Selected passage —
● ● ● ●
Friday, March 21, 2008

Closing time


Today is Good Friday in whatever is called the "western christianity".
I am starting to get a bit superstitious with the observation (or fact?) that Good Friday tends to be cloudy no matter if it's March, April or May, if it's a Catholic "Good" one or an orthodox "Big" one. Then my well-hidden scientific side rises on the surface with a profoundly sound argument which claims that since we are talking about a whole day and since it is practically impossible that a whole day remains cloudy all over the world we have to be talking about an observer-biased phenomenon. Meaning Good Friday looks to be always cloudy to me, wherever I am, and perhaps to my mother, whose superstition can only be traced back to this same observation, every year.

In any case, cloudy or not, Good Friday in a Catholic country like Spain is a holiday, which means I should be having my siesta instead of seeping coffee in the lab. Nonetheless, here I am, trying to organize my stuff before I leave for my real holiday in order not to come back in 10 days realizing I don't even remember in which folder I keep my e-mail messages, a useful -though admittedly boring- practice I learned from my previous boss Yannis. But it somehow looks that neither today's blue and moody weather nor my slightly hang-overed head can help me in carrying out this task with the minimal decency. Instead I am reading poems by Miguel Hernandez, as a tribute to today's international poetry day, I browse lyrics on the web and keep blogging with musical references. Whoever notices the subtle one in this post, as compared to the immediate previous one, shall irrevocably earn my admiration.
● ● ● ●
Given entries —
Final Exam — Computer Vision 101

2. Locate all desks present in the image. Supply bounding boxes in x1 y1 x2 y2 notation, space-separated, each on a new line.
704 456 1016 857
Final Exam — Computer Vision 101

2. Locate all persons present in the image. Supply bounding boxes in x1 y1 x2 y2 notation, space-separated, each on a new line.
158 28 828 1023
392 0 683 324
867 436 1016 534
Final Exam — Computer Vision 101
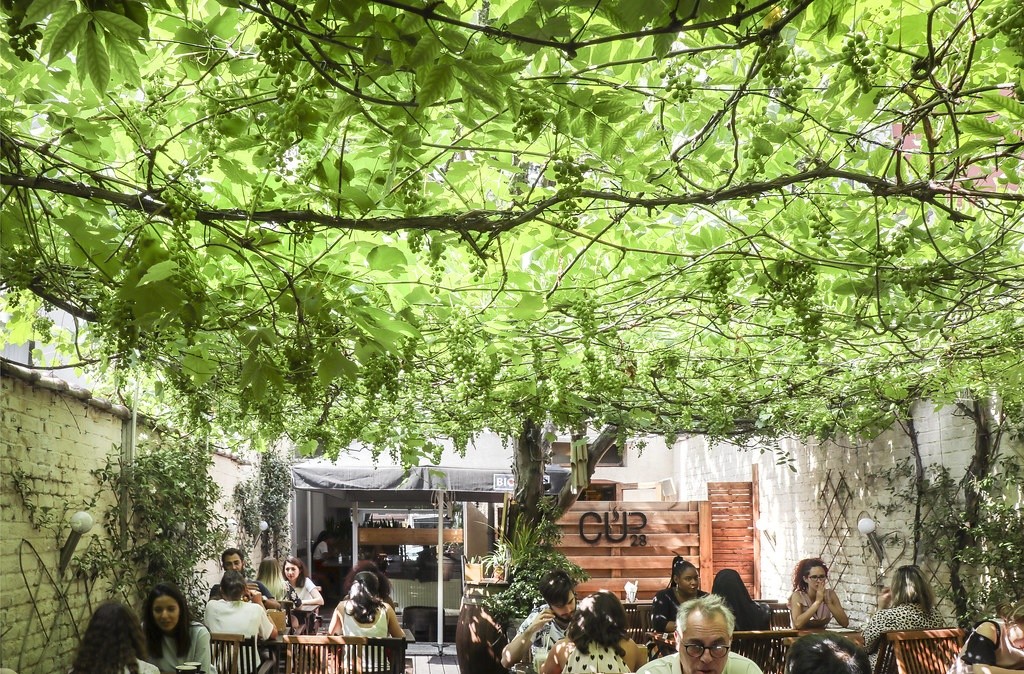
● ● ● ●
Exercise instructions —
(A) For each statement, say yes or no according to the Good Friday post and quote the words that decide it: (i) the writer learned the habit of organizing files before a holiday from a previous boss named Yannis; (ii) the writer is reading poems by Miguel Hernandez; (iii) the writer's mother's superstition comes from a different observation than the writer's.
(B) Answer from the Good Friday post:
(i) What date heads the post?
(ii) What word does the writer use for an orthodox Good Friday?
(iii) Which international day does the writer say falls today?
Answer using only the Good Friday post.

Answers to the exercises —
(A)
(i) Yes: "a useful -though admittedly boring- practice I learned from my previous boss Yannis"
(ii) Yes: "Instead I am reading poems by Miguel Hernandez"
(iii) No: "whose superstition can only be traced back to this same observation"

(B)
(i) Friday, March 21, 2008
(ii) "Big"
(iii) International poetry day